John Bland: (10:18 AM) 

they're not Seagate drives are they? 

Matt Doidge: (10:20 AM) 

Thye could just have been a duff batch 

Ewan Mac Mahon: (10:21 AM) 

So, for the sake of the saved copy of the chat, no they're not Seagates,
they're WD RE ones. 

Michael Adam James Huffman: (10:21 AM) 

Log message 

Hmm. I heard a rumour that if you sent a message, that magically retrieved the
chat history from before you joined, but that appears not to be true. 

Matt Doidge: (10:23 AM) 

Are the puppet modules presented in such a way that we can reverse engineer
how to do config stuff? (Like the yaim bash scripts). 

Ewan Mac Mahon: (10:23 AM) 

It's odd to have a duff batch of disks die in four/five years. Drives are
usually soon if they're bad, or when they're really old an knackered. 

I guess it's possible, but it's a bit unusual. 

Matt Doidge: (10:24 AM) 

It'd been a "not quite up to scratch" batch 

Steve Jones: (10:24 AM) 
In the end, al our disks and the data on them will go.

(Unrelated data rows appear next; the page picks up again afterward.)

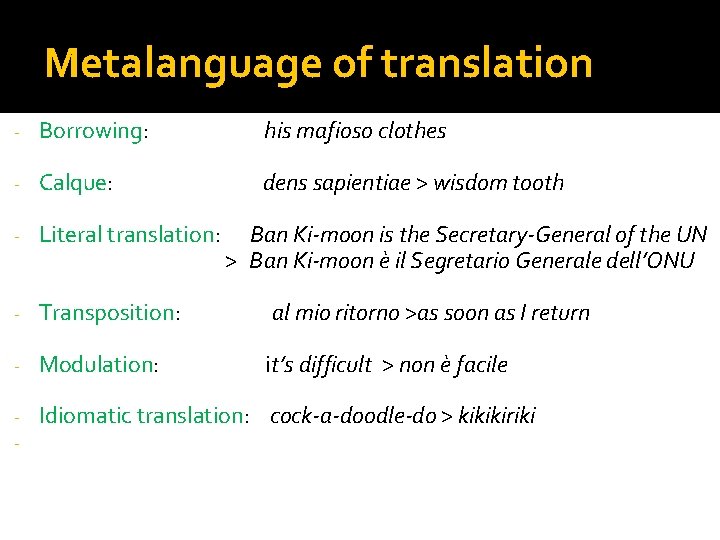 Metalanguage of translation

- Borrowing: his mafioso clothes

- Calque: dens sapientiae > wisdom tooth

- Literal translation: Ban Ki-moon is the Secretary-General of the UN > Ban Ki-moon è il Segretario Generale dell'ONU

- Transposition: al mio ritorno >as soon as I return

- Modulation: it's difficult > non è facile

- Idiomatic translation: cock-a-doodle-do > kikikiriki

-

I just hope it's after
I retire! 

Ewan Mac Mahon: (10:25 AM) 

Just remember the official slogan of Tier 2 disk systems: 

"It's non-custodial!" 

A tier 2 disk failure should be, and increasingly often actully is, a minor
increase in cache miss rate. 

An 'others' N2N library? 

Hmm. 

John Bland: (10:38 AM) 

gotta go 

Ewan Mac Mahon: (10:38 AM) 

Of course, you don't need a redirector if all your stuff's at one place. 

So, action on Sam to run a rucio instance then :-P 

Samuel Cadellin Skipsey: (10:40 AM) 

Oh, I expect DIRAC will win, but we *don't have a production instance of it
yet* 

As Daniela keeps pointing out, the Imperial DIRAC is a *test* instance. 

Ewan Mac Mahon: (10:45 AM) 

For now. 

And we don't have the greatest track record of getting VOs to test things
unless we just con them that they're in production.